Excerpts from a spatial dataset
+ + + + + + +
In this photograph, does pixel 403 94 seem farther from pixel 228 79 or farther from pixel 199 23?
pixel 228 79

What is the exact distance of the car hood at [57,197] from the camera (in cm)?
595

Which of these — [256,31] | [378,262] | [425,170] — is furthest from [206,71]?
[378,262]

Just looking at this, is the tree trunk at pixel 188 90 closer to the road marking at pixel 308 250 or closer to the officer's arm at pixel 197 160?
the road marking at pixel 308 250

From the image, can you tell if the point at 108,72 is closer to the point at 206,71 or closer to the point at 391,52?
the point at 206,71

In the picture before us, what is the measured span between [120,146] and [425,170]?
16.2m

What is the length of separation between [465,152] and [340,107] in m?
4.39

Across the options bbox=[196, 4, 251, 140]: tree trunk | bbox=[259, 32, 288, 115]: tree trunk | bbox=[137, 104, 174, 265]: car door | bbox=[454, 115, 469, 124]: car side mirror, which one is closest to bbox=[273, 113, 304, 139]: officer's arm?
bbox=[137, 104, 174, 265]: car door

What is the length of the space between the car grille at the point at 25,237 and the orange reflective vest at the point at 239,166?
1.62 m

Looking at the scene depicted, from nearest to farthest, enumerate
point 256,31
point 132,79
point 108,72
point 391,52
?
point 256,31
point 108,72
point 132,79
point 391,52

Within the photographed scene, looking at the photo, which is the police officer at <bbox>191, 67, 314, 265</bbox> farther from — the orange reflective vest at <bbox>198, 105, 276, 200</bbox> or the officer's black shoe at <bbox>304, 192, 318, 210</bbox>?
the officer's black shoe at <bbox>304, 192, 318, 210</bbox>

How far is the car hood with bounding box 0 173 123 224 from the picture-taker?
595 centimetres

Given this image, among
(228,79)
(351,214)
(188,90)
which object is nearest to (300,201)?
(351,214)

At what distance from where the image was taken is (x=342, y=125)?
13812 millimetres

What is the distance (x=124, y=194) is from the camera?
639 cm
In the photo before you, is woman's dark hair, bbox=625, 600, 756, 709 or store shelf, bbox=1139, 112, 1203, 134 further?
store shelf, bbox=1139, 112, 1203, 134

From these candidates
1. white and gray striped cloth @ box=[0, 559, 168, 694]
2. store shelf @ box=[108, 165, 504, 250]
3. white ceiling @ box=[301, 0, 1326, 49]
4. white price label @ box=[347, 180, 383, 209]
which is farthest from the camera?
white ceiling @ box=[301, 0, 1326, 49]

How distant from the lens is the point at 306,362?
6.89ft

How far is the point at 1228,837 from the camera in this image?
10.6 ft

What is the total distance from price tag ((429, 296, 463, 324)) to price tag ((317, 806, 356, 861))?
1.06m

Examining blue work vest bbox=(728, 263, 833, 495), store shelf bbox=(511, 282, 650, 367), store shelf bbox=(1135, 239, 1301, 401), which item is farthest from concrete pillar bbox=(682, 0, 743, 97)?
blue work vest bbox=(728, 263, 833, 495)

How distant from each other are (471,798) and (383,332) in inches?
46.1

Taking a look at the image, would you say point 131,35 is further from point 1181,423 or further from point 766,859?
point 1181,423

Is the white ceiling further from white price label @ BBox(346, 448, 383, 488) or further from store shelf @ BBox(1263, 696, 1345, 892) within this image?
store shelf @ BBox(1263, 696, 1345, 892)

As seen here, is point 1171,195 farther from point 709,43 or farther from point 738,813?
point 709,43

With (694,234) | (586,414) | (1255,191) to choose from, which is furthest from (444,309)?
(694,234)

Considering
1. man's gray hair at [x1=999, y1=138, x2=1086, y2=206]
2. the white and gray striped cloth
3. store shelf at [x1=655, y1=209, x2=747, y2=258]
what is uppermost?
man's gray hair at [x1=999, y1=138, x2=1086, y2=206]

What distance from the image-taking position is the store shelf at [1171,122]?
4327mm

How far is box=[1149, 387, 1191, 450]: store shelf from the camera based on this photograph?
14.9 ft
+ + + + + + +
Rewrite every one of the rows above, putting "car bonnet" wherever "car hood" appears and leaving everything else unchanged.

In this photograph, does pixel 403 94 seem farther from pixel 228 79 or farther from pixel 199 23?
pixel 228 79

What is the exact distance of the car bonnet at [57,197] from the camera (in cm)?
595

Which of these — [256,31] | [378,262] | [425,170] — is furthest from [206,71]?
[378,262]

Just looking at this, is the tree trunk at pixel 188 90 closer to the road marking at pixel 308 250 or closer to the officer's arm at pixel 197 160?
the road marking at pixel 308 250

From the image, can you tell if the point at 108,72 is closer to the point at 206,71 or closer to the point at 391,52?
the point at 206,71

In the picture before us, what is the measured span between [120,146] and [425,170]?
16.2m

What is the length of separation between [465,152] and [340,107] in m?
4.39

Across the options bbox=[196, 4, 251, 140]: tree trunk | bbox=[259, 32, 288, 115]: tree trunk | bbox=[137, 104, 174, 265]: car door | bbox=[454, 115, 469, 124]: car side mirror, which one is closest to bbox=[273, 113, 304, 139]: officer's arm?
bbox=[137, 104, 174, 265]: car door

What is the length of the space between the car grille at the point at 25,237 and the orange reflective vest at the point at 239,166?
1.62 m

Looking at the scene depicted, from nearest to farthest, enumerate
point 256,31
point 132,79
point 108,72
point 391,52
?
point 256,31
point 108,72
point 132,79
point 391,52

Within the photographed scene, looking at the photo, which is the police officer at <bbox>191, 67, 314, 265</bbox> farther from — the orange reflective vest at <bbox>198, 105, 276, 200</bbox> or the officer's black shoe at <bbox>304, 192, 318, 210</bbox>?
the officer's black shoe at <bbox>304, 192, 318, 210</bbox>

How far is the car bonnet with bounding box 0 173 123 224 from the picture-taker?
595 centimetres

Given this image, among
(228,79)
(351,214)
(188,90)
which object is nearest to (300,201)?
(351,214)

At what distance from where the image was taken is (x=342, y=125)?
13812 millimetres

What is the distance (x=124, y=194) is from the camera?
639 cm
In the photo before you, is woman's dark hair, bbox=625, 600, 756, 709 or store shelf, bbox=1139, 112, 1203, 134 further?
store shelf, bbox=1139, 112, 1203, 134

From these candidates
1. white and gray striped cloth @ box=[0, 559, 168, 694]
2. store shelf @ box=[108, 165, 504, 250]
3. white ceiling @ box=[301, 0, 1326, 49]
4. white price label @ box=[347, 180, 383, 209]
which is farthest from the camera?
white ceiling @ box=[301, 0, 1326, 49]

How distant from the lens is the point at 306,362?
6.89ft

How far is the point at 1228,837 from the camera in this image?
10.6 ft

What is the total distance from price tag ((429, 296, 463, 324)) to price tag ((317, 806, 356, 861))?
1.06m

Examining blue work vest bbox=(728, 263, 833, 495), store shelf bbox=(511, 282, 650, 367), store shelf bbox=(1135, 239, 1301, 401), which item is farthest from concrete pillar bbox=(682, 0, 743, 97)?
blue work vest bbox=(728, 263, 833, 495)

How distant from each other are (471,798) and (383,332) in inches?
46.1

Taking a look at the image, would you say point 131,35 is further from point 1181,423 or further from point 766,859?
point 1181,423

Is the white ceiling further from white price label @ BBox(346, 448, 383, 488) or further from store shelf @ BBox(1263, 696, 1345, 892) within this image?
store shelf @ BBox(1263, 696, 1345, 892)

As seen here, is point 1171,195 farther from point 709,43 or farther from point 738,813?
point 709,43

With (694,234) | (586,414) | (1255,191) to choose from, which is furthest from (444,309)?
(694,234)

Considering
1. man's gray hair at [x1=999, y1=138, x2=1086, y2=206]
2. the white and gray striped cloth
3. store shelf at [x1=655, y1=209, x2=747, y2=258]
what is uppermost?
man's gray hair at [x1=999, y1=138, x2=1086, y2=206]

What distance from the image-taking position is the store shelf at [1171,122]?
4327mm

How far is box=[1149, 387, 1191, 450]: store shelf from the camera based on this photograph?
14.9 ft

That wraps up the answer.